• _TEXT_
↓
Why 2016 Was the Best Year of My Life
- Melissa Velez
- Dec 31, 2016
- 3 min read

2016 is almost over. Going through my social media accounts, I keep seeing a lot of complaints.
Don't let the door hit you on the way out, 2016. 2016, the curse that started with Harambe. How 2016 killed my soul. 2016, the worst year of my life.
I have to admit that it's kind of funny, and some of the memes are pretty on point, but after a few minutes of this I start to feel unsettled. It's true that 2016 had a lot of low points. Half the people who voted didn't get the President they wanted. A lot of beloved celebrities died (RIP Alan Rickman). BREXIT. The crisis in Syria. I could keep going. Even my personal life suffered major L's. I struggled at work and ended up leaving a job that was supposed to last several years at least. I found myself in a really bad emotional funk for a few months. I became almost completely broke. I celebrated yet another birthday, Christmas, and New Year's single. I think I hit a record for days spent crying in one year. Phew. So I certainly get it. 2016 was a physical, emotional, and spiritual strain. But in spite of all this, I refuse to say it was the worst year of my life, and I don't think you should either.
The way I see it, every terrible occurrence can be flipped around to the positive, and I'm not saying that just because I'm such a positive person. I'm a classic melancholic, and am more prone to complaining, sadness, focusing on the negative, being consumed by minor details, and overanalyzing. Ask any of my friends what my most used phrase is, and they'll reply uuugggghhhhh. I'm like Charlie Brown every time he misses kicking the football. So I'm here to tell you that it's all about attitude. If you deliberately look for the positive, you will find it.
2016 was the best year of my life. I saw my friends step up in amazing ways to support me when I was floundering. I found courage I didn't know I had to leave a job that wasn't working for me. I learned to pray more, I attended daily mass with regularity, and I received the grace of patience that I'd been praying about for years. I learned that money isn't everything, and it's possible to be happy without hardly any at all. I made a lot of new friendships that I cherish, and each one helped stretch me out of my comfort zone. I watched our nation come together over a lot of common goods, and watched people finally say enough is enough. I was reminded to cherish friends and loved ones because you can't put a date on the unexpected. I watched my heart break and heal and break and heal, and in the end I think it had grown several sizes: a reward for suffering.
↑
• _DATA LINES_
↓
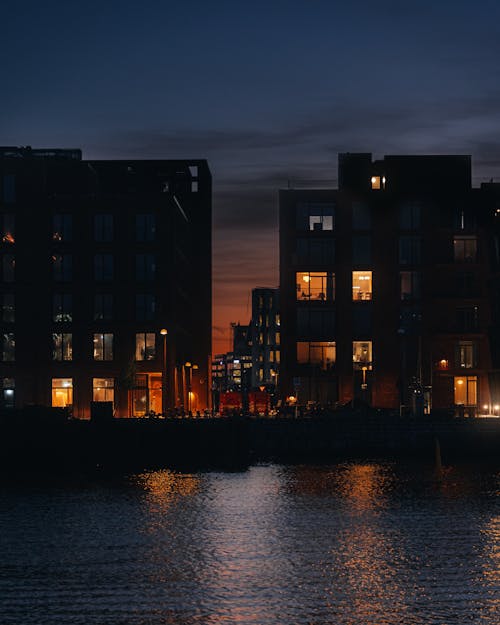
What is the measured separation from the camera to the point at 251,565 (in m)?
↑
• _TO DO_
**1.** Reproduce the passage of the 2016 essay verbatim, everything from "2016 was the best year of my life." down to "reward for suffering.".
**2.** The essay about 2016 names several public low points of the year before it turns to the writer's personal troubles. List all of them.

• _RESPONSES_
**1.**
2016 was the best year of my life. I saw my friends step up in amazing ways to support me when I was floundering. I found courage I didn't know I had to leave a job that wasn't working for me. I learned to pray more, I attended daily mass with regularity, and I received the grace of patience that I'd been praying about for years. I learned that money isn't everything, and it's possible to be happy without hardly any at all. I made a lot of new friendships that I cherish, and each one helped stretch me out of my comfort zone. I watched our nation come together over a lot of common goods, and watched people finally say enough is enough. I was reminded to cherish friends and loved ones because you can't put a date on the unexpected. I watched my heart break and heal and break and heal, and in the end I think it had grown several sizes: a reward for suffering.

**2.**
- Half the people who voted didn't get the President they wanted.
- A lot of beloved celebrities died (RIP Alan Rickman).
- BREXIT.
- The crisis in Syria.